Extract provided →
Out of ruins came Hausmann’s piece, shaped by the wreckage left behind when war tore through old beliefs. Progress once felt certain – until machines and reason helped unleash horror instead. Dada didn’t want logic after that; it wanted something jagged, broken, awake. The Mechanical Head stares back at us, not with thought but with gears bolted where insight should be. A person built from knobs and dials, their self defined by what sticks to the surface. Hausmann claimed most Germans carried only whatever random junk fate slapped onto their heads. Inside? Nothing stirred. Just silence where thinking ought to happen.
Rather than showing deep feeling or thought, this piece turns the old portrait upside down – where once artists sought souls, now there stands a vacant figure, eyes empty, mind shaped entirely by what presses upon it from outside. A metal cup bears a scratched heart, hinting at feelings reduced to something breakable, temporary, easily swapped out. Instead of inner life glowing through skin, we get machinery where thinking should be, gears standing in for conscience. Some see in this a twist on Hegel, flipping his belief that history moves by grand ideas; here, progress crawls forward on coins, wrenches, and wires. What was meant to reflect character instead mirrors junkyards and wallets, revealing a time when being human feels assembled, not born.
What sticks around isn’t merely an old machine part, but something sharper – a quiet warning about how we lean on gadgets now. Instead of admiration, Hausmann shows a hollow frame wired up like a person who forgot they were once flesh. Through that shell he wonders whether screens and gears shape our choices more than we admit. This stiff figure? It mirrors how identity today often feels assembled rather than lived. The face without eyes still watches back
Hi Reginal
I like your idea that Hausmann’s Mechanical Head shows a person becoming like a machine. The objects on the head make it seem like the person’s thoughts are coming from the outside instead of from inside.
Hi reginal!
Love how you go deep into the entire purpose of dada, where it would show how much artists were affected during the time, its pretty understandable as well the way that life has become souless and that we’re just machines with no heart.

Recorded data →

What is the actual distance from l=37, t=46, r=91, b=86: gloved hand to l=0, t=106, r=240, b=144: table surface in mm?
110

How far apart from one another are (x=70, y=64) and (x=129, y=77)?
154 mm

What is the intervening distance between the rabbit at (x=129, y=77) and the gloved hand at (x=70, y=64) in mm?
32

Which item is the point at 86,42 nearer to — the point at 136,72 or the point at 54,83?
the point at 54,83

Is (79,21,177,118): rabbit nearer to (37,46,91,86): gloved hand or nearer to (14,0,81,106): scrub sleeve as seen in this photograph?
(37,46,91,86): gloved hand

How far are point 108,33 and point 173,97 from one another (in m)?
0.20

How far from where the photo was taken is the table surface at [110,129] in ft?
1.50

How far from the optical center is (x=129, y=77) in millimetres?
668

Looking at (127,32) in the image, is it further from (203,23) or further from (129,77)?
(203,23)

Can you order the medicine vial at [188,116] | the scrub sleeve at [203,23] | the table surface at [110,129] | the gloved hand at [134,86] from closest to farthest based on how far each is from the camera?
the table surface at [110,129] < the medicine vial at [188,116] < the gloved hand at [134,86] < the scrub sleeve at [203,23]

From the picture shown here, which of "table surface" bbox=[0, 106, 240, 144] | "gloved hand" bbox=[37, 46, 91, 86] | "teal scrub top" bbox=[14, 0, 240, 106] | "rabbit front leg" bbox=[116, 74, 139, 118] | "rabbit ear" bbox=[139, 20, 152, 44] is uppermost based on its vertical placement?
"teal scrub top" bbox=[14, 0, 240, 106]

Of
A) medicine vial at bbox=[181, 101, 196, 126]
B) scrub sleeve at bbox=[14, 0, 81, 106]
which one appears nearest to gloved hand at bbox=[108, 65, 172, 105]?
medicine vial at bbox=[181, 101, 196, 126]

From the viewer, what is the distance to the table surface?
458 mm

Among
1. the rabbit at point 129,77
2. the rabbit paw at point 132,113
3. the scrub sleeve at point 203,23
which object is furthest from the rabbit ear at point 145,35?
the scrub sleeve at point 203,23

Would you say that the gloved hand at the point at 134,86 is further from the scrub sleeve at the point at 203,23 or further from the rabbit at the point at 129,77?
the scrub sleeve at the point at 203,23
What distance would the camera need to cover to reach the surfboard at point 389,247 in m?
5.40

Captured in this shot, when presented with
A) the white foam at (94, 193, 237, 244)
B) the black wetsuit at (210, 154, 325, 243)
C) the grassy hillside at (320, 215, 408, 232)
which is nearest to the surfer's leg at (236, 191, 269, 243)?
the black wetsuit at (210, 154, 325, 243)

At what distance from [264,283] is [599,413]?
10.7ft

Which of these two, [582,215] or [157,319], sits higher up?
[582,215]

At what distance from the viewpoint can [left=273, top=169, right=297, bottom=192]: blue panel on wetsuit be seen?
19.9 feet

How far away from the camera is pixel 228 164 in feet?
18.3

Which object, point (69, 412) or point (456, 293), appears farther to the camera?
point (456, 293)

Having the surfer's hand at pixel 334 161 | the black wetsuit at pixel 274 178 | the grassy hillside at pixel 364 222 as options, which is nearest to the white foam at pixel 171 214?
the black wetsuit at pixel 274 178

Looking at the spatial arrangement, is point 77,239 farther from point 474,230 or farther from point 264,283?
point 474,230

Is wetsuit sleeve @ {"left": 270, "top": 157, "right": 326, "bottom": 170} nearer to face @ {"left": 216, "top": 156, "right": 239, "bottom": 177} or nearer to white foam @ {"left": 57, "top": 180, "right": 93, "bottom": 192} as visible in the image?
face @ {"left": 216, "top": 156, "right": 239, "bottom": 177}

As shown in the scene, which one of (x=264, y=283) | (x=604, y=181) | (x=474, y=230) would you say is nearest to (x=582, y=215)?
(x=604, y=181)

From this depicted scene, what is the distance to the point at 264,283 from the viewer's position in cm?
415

Actions to take →
a: In the text about Hausmann's Mechanical Head, what is scratched onto the metal cup?
b: Copy the part of the text about Hausmann's Mechanical Head from "Rather than showing" to "assembled, not born.".

Solutions to the problems →
a: A heart.

b:
Rather than showing deep feeling or thought, this piece turns the old portrait upside down – where once artists sought souls, now there stands a vacant figure, eyes empty, mind shaped entirely by what presses upon it from outside. A metal cup bears a scratched heart, hinting at feelings reduced to something breakable, temporary, easily swapped out. Instead of inner life glowing through skin, we get machinery where thinking should be, gears standing in for conscience. Some see in this a twist on Hegel, flipping his belief that history moves by grand ideas; here, progress crawls forward on coins, wrenches, and wires. What was meant to reflect character instead mirrors junkyards and wallets, revealing a time when being human feels assembled, not born.